— Start Page excerpt —

This week's marketing video is the first in a series of “5 Minute Marketing Tips” where I aim to share powerful marketing tips in just 5 minutes or so.

Today's tip is on a question I get asked frequently: how to create an effective Linkedin Profile or bio for your website that will get your ideal client's attention and motivate them to contact you or visit your website.

In this video I share the “mindreading technique” – a simple but powerful approach that will tell you exactly what you need to put into your profile or bio.
 

 

Video Transcript

Hi, it's Ian here. Welcome to this week's marketing video, or as I'm now calling them, five-minute marketing tips, because my goal is to give you some powerful tips in just five minutes because I know how busy you are.

This weeks tip is about how to create an effective LinkedIn profile or bio for your website using the “mindreading” technique. I'll tell you what the mindreading technique is and how you can use it after the break.

Exclusive Bonus: Click here to download a free “cheat sheet” and template for using the “mindreading” technique to create an effective Linkedin profile or website bio. (click to download).

— End Page excerpt —

What the task asks –
Return, word for word, the passage of the LinkedIn profile tip page above that opens with the words containing "This week's marketing video is" and closes with "minutes or so.".

— Start Data —

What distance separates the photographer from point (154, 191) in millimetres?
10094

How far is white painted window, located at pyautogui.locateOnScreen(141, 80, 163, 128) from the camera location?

— End Data —

Solution to the problem –
This week's marketing video is the first in a series of “5 Minute Marketing Tips” where I aim to share powerful marketing tips in just 5 minutes or so.